Jet: Sliding Window Aggregation
Computing a dynamic quantity like "gretchen83’s current speed and direction" requires us to aggregate data over some time period. This is what makes the sliding window so important: it tracks the value of such a quantity in real time.
Hazelcast pays special attention to reducing the computational cost of the sliding window. Let’s present the challenges.
If we start from the general concept of windowing, this is the basic picture: there is a stream of timestamped data items (events) and a set of time intervals called windows. They can overlap, so any given event may belong to more than one window. We want to apply an aggregate function to the data of each window. Let’s use counting as a simple example:
To compute the output for a window, you must run every item in it through the aggregation algorithm, and you must do this computation for each window independently. Since you may receive the events out of the order of their occurrence, you must retain all the events until the window has "closed" (event time has advanced beyond the window end) and then pass them to the aggregation function in the correct time order.
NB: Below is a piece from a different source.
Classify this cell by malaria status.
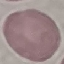

Uninfected.

Giemsa stain. Cell patch, automatically extracted from a larger field of view and resized to 64 × 64 pixels. Acquired by smartphone through the microscope eyepiece. Thin smear of blood.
This is where Hazelcast takes the first optimization step: it decomposes the aggregate function into an order-insensitive (commutative) part that runs on every event and has state — the accumulate function — and a function that transforms the accumulated state after seeing all the events — the finish function:
It turns out that many useful aggregate functions can be decomposed like this and maintain only fixed-size state during the accumulation. Examples are average, standard deviation, slope (linear regression coefficient), min, max etc.
On the other hand, this doesn’t constrain us in any way: we can still implement order-sensitive aggregation by keeping the events in a list and sorting it by timestamp in the end.
Now let’s focus on the sliding window. This is how our set of windows looks like:
All windows have the same size and they are arranged along the time axis at a constant pitch, called the sliding step. Typically, to get smooth sliding, we choose the sliding step to be 1% of the window size. Each event thus ends up in a hundred windows. That’s a lot of computation.
To avoid this repeated work, Hazelcast breaks down the windows into frames whose size is exactly the sliding step and combines the frames into full windows:
Now we need another primitive: the combine function. It takes two state objects and combines them into a single object. The ability to combine two states means that our accumulating function must be associative: however we group the events into frames, after combining the result must be the same.
It turns out that we’re lucky again: almost all accumulating functions that are commutative are also associative so we still keep the benefit of fixed-size state in each frame.
Let’s look at a more realistic picture, showing many small frames being combined into much larger windows:
Even though the cost of combining frames is fixed regardless of how much data is coming in, we still have to perform 100 combining operations for each window (assuming a 1% sliding step). Hazelcast adds yet another function that allows us to reduce this to just two operations for each window: deduct:
The deduct function reverses the effect of a combine and brings the state back to where it would without a particular frame. As the window slides on, we can simply deduct the trailing frame and combine the leading one.
Deduct is supported by fewer aggregate functions than accumulate and combine. For example, you can’t use it for min or max aggregation. It is an optional component in the aggregation process.
So far we haven’t considered the distributed nature of computation in Hazelcast. If you have a distributed data source like Kafka, every Hazelcast member consumes a slice of the complete stream. Hazelcast performs the accumulation step locally where the data came in and then sends the frames to a single member where they are combined along two dimensions:
To summarize, this would be the "naïve windowing" picture:
Send all the data to a single member
Put every event into all the windows it belongs to
Keep all the events stored until the window is complete
Apply the aggregate function for each window separately
And this is what Hazelcast does for the sliding window:
Process events locally, on the member where you received them
Don’t store the events, apply aggregation right away
Aggregate just once, in the single frame where the event belongs
Send the aggregated partial results to a single member, for final combining.